→ What you should do
Gather every line of the data below that contains the word "farther", and copy each one out.

→ Record extracts
* * * * * * *
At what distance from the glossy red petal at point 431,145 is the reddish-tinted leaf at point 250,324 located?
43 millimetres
* * * * * * *
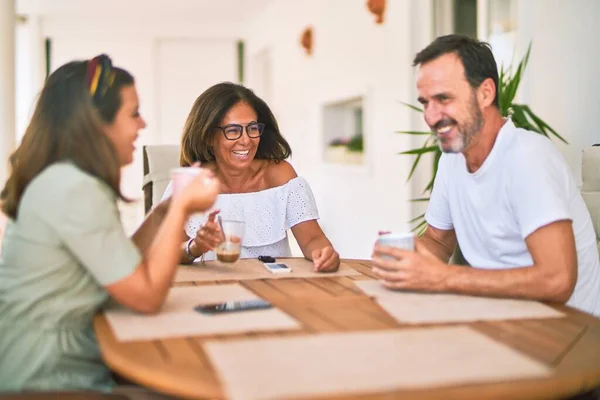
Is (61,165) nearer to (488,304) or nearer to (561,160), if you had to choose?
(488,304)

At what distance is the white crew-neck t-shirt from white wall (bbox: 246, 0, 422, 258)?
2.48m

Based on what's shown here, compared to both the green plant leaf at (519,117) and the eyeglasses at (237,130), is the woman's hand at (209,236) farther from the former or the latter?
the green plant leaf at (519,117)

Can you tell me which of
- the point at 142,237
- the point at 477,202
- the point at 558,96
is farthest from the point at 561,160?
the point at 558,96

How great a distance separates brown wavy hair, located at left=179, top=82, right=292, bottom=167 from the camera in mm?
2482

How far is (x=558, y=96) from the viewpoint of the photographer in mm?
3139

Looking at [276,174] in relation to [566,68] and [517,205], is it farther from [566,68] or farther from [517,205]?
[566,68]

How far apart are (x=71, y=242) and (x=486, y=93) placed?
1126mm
* * * * * * *
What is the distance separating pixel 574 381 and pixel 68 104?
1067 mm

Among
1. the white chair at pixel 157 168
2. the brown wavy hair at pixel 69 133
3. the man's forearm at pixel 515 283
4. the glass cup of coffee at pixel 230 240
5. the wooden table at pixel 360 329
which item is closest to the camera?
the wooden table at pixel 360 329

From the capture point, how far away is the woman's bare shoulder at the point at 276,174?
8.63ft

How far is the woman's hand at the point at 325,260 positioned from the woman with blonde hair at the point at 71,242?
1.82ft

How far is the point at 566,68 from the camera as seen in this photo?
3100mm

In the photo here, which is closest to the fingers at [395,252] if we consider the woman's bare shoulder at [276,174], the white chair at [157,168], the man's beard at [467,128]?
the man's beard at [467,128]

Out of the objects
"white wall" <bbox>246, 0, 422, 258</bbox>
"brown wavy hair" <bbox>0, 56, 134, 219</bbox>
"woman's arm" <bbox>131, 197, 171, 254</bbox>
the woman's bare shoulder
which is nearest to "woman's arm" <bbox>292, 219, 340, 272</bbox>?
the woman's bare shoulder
* * * * * * *
→ Answer for the task
Based on what's shown here, compared to both the green plant leaf at (519,117) and the eyeglasses at (237,130), is the woman's hand at (209,236) farther from the former or the latter?
Looking at [276,174] in relation to [566,68] and [517,205], is it farther from [566,68] or farther from [517,205]?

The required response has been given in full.